(Zu bearbeitende Aufgaben):
**a.** Beantworte anhand der Entscheidung zur Betriebsrente folgende Fragen:
(i) Welches Gericht hat das Urteil vom 24.02.2005 erlassen?
(ii) Wer trägt laut Tenor die Kosten des Rechtsstreits?
(iii) In welchem Zeitraum war der Kläger Arbeitnehmer des Beklagten?
**b.** Gib aus der Entscheidung zur Betriebsrente den Abschnitt von „Die Kosten des“ bis „Betriebsrente des Klägers.“ wortgetreu wieder.
**c.** Übersetze folgenden Satz aus der Entscheidung zur Betriebsrente ins Englische: „Die Parteien streiten um die richtige Berechnung der Betriebsrente des Klägers.“

(Vorliegender Text):
.....

Entscheidungsstichwort (Thema)

WDR Betriebsrente Anpassung Riesterkorrekturfaktor

 

Leitsatz (amtlich)

Es erscheint zweifelhaft, ob eine Jeweiligkeitsklausel auch nach regulärem Renteneintritt die Veränderung der Versorgungszusage deckt. Besondere Zweifel ergeben sich, wenn von einer Dienst/Betriebsvereinbarung zum Tarifvertrag gewechselt wird. Die Regelungen des Altersvermögenseinkünftegesetzes, die zu einem langsameren Ansteigen der Sozialversicherungsrente führen, sind jedenfalls nicht geeignet die Absenkung der Nettovergleichsvergütung in einem Gesamtversorgungssystem zu rechtfertigen. Allenfalls ist die Sozialversicherungsrente so weiter zu berechnen, wie sie sich ohne die Änderung des § 68 SGB VI errechnet hätte.

 

Normenkette

BetrAVG §§ 2, 5, 17, 16; SGB VI § 68

 

Verfahrensgang

ArbG Köln (Urteil vom 24.02.2005; Aktenzeichen 1 Ca 8552/04)

 

Nachgehend

BAG (Urteil vom 27.02.2007; Aktenzeichen 3 AZR 735/05)

 

Tenor

Auf die Berufung des Klägers wird das Urteil des Arbeitsgerichts Köln vom 24.02.2005 – 1 Ca 8552/04 – wie folgt abgeändert:

Es wird festgestellt, dass die Betriebsrente des Klägers nicht in der Weise ermittelt werden kann, dass die Gesamtversorgungsobergrenze nach Maßgabe des „Riester-Korrekturfaktors” gekürzt wird.

Die Kosten des Rechtsstreits trägt der Beklagte.

Die Revision wird zugelassen.

 

Tatbestand

Die Parteien streiten um die richtige Berechnung der Betriebsrente des Klägers.

Der am 26.09.1938 geborene Kläger war vom 01.10.1967 bis 30.09.2001 Arbeitnehmer des Beklagten. Während des Bestandes des Arbeitsverhältnisses wurde dem Kläger eine Betriebsrentenzusage erteilt, welche sich während des Arbeitsverhältnisses mehrfach änderte. § 11 des Arbeitsvertrages lautet insoweit:

„Der W gibt dem Arbeitnehmer eine Versorgungszusage nach den beim W geltenden Bestimmungen.”

.....

(Vorliegende Daten):
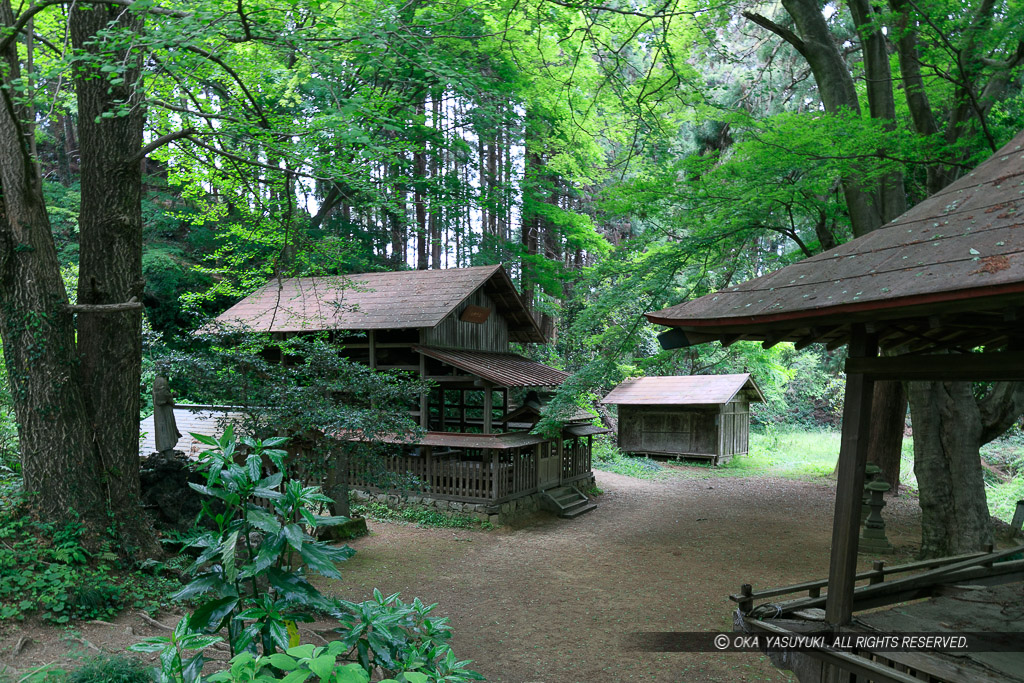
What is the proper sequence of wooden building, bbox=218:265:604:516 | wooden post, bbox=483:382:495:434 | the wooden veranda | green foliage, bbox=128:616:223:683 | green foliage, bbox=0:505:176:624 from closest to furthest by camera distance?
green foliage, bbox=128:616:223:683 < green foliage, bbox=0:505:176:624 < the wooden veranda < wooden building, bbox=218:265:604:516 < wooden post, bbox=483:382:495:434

.....

(Lösungen):
**a.**
(i) Das Arbeitsgericht Köln (ArbG Köln).
(ii) Der Beklagte.
(iii) Vom 01.10.1967 bis 30.09.2001.

**b.**
Die Kosten des Rechtsstreits trägt der Beklagte.

Die Revision wird zugelassen.

 

Tatbestand

Die Parteien streiten um die richtige Berechnung der Betriebsrente des Klägers.

**c.** The parties are in dispute over the correct calculation of the plaintiff's company pension.